Montgomery County has little room left for sprawling subdivisions of single-family homes and must try to build high-density, mixed-use developments near public transportation and services, according to the county’s planning commission.
Only 4 percent of land zoned for development still sits undeveloped, with county planning officials expecting 195,000 new residents by 2030, according to a new report.
“We have pushed to our maximum expansion boundary,” the report said. “We must now look inward, at how we can grow differently.”
Roughly 316,800 acres are left in the county, of which 29,000 can be developed, county developers estimate.

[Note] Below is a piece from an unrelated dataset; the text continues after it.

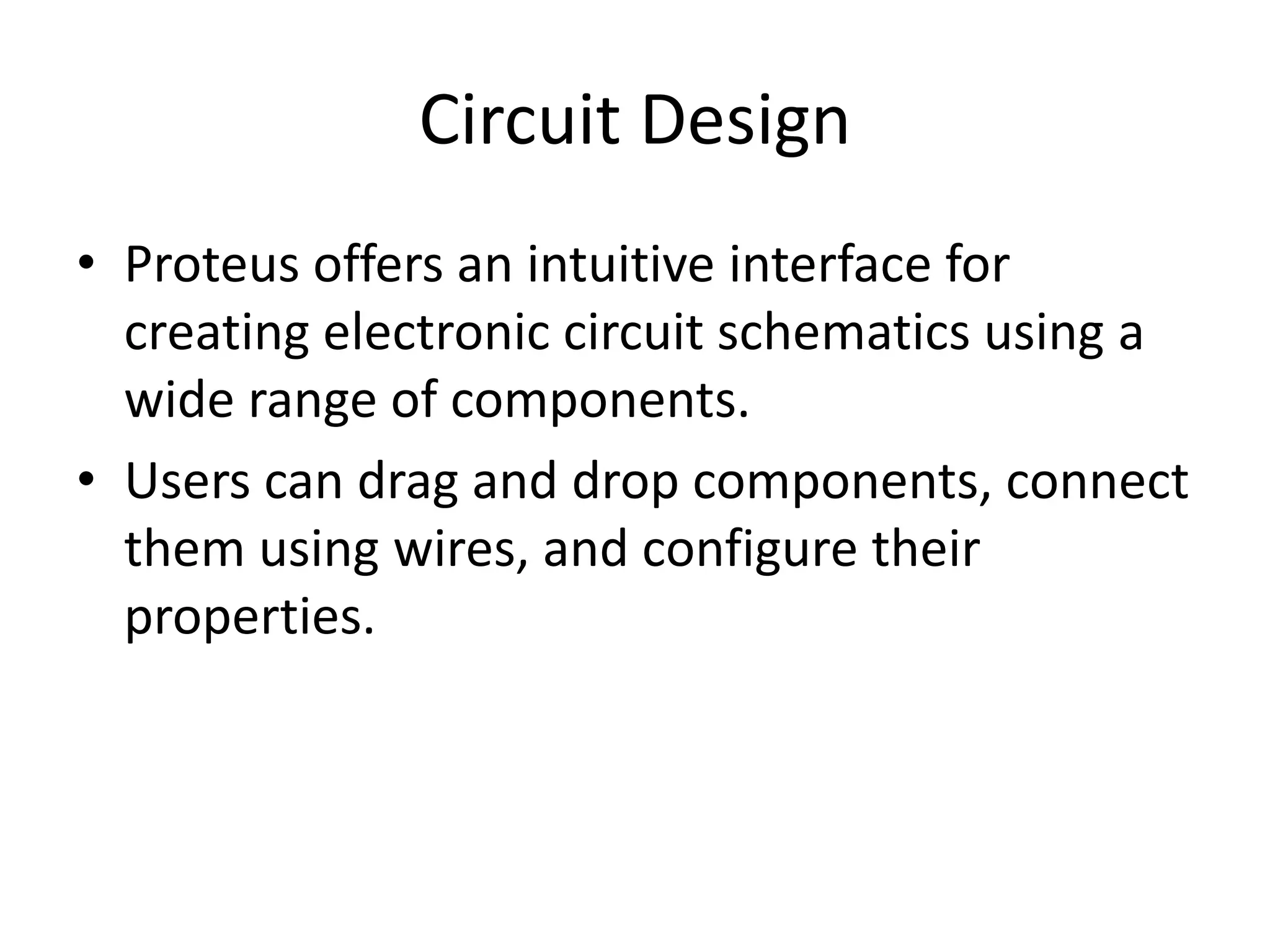 Circuit Design

• Proteus offers an intuitive interface for creating electronic circuit schematics using a wide range of components.

• Users can drag and drop components, connect them using wires, and configure their properties.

That includes an overlap of 14,000 acres of undeveloped land, 8,000 acres of surface parking, and 10,500 acres in and around transit and strip malls.
The county has prohibited development in 93,000 acres of farmland and 33,000 acres for parks in an upcounty agricultural reserve.

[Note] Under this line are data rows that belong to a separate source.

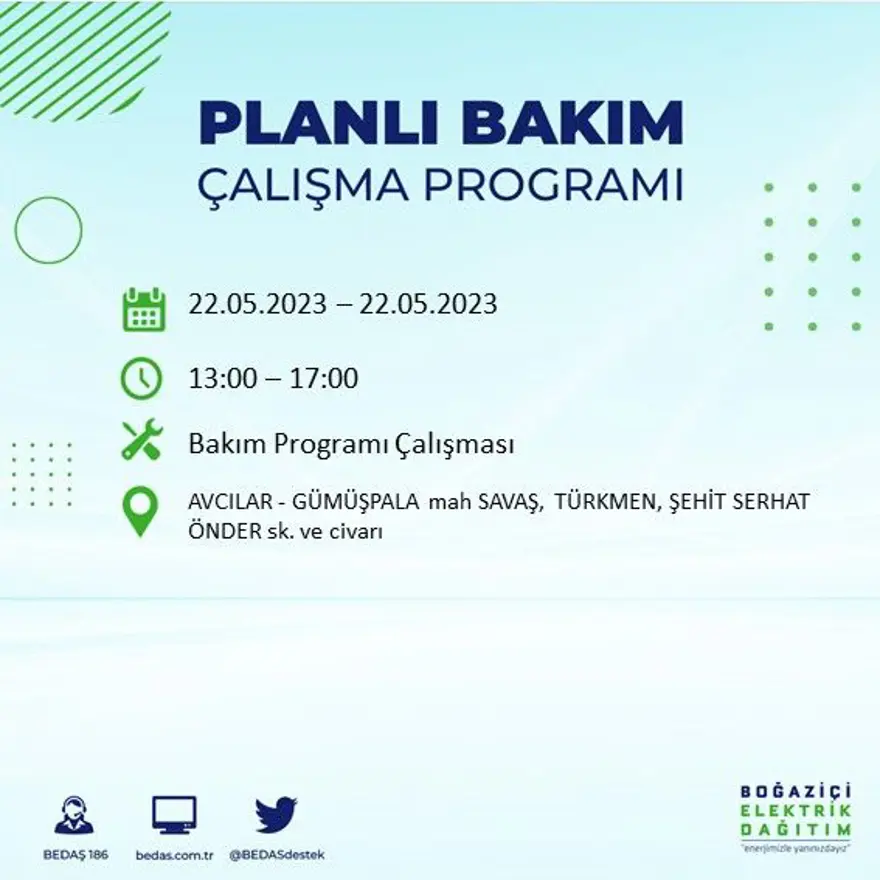 PLANLI BAKIM
ÇALIŞMA PROGRAMI

22.05.2023 – 22.05.2023

13:00 – 17:00

Bakım Programı Çalışması

AVCILAR - GÜMÜŞPALA mah SAVAŞ, TÜRKMEN, ŞEHİT SERHAT ÖNDER sk. ve civarı

BEDAŞ 186
bedas.com.tr
@BEDASdestek

BOĞAZİÇİ
ELEKTRİK
DAĞITIM
"enerjimizle yanınızdayız"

The report is a draft of the county’s growth plan, which is proposed by the planning board and some form of which is ultimately adopted by the County Council every two years.

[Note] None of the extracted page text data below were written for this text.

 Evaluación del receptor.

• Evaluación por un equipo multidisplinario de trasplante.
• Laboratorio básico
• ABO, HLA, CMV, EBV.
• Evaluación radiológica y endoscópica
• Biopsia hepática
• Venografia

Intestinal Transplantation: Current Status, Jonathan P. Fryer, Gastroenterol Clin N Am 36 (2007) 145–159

This year’s report advocates replacing some commercial and office space with housing, a break from past county planning policies.
A primary goal of the county, the report said, should be to reduce the number of trips county residents take in their cars by having them live within walking distance of the shops and services they need.
To do so, the county should give incentives to developers who build mixed-use, energy-efficient buildings within a half-mile of a transit station or near basic services, the report recommends.
These types of buildings will help ease traffic problems, help the environment and fight obesity, the report said.
But Councilman Marc Elrich, D-at large, called the growth plan “simplistic” and said it was geared toward accommodating the influx of county residents in the next 20 years at the expense of the nearly 1 million current county residents.
The growth plan “does not serve people who are living here,” he said.
The report is set to be presented to the county’s Planning Board on Thursday.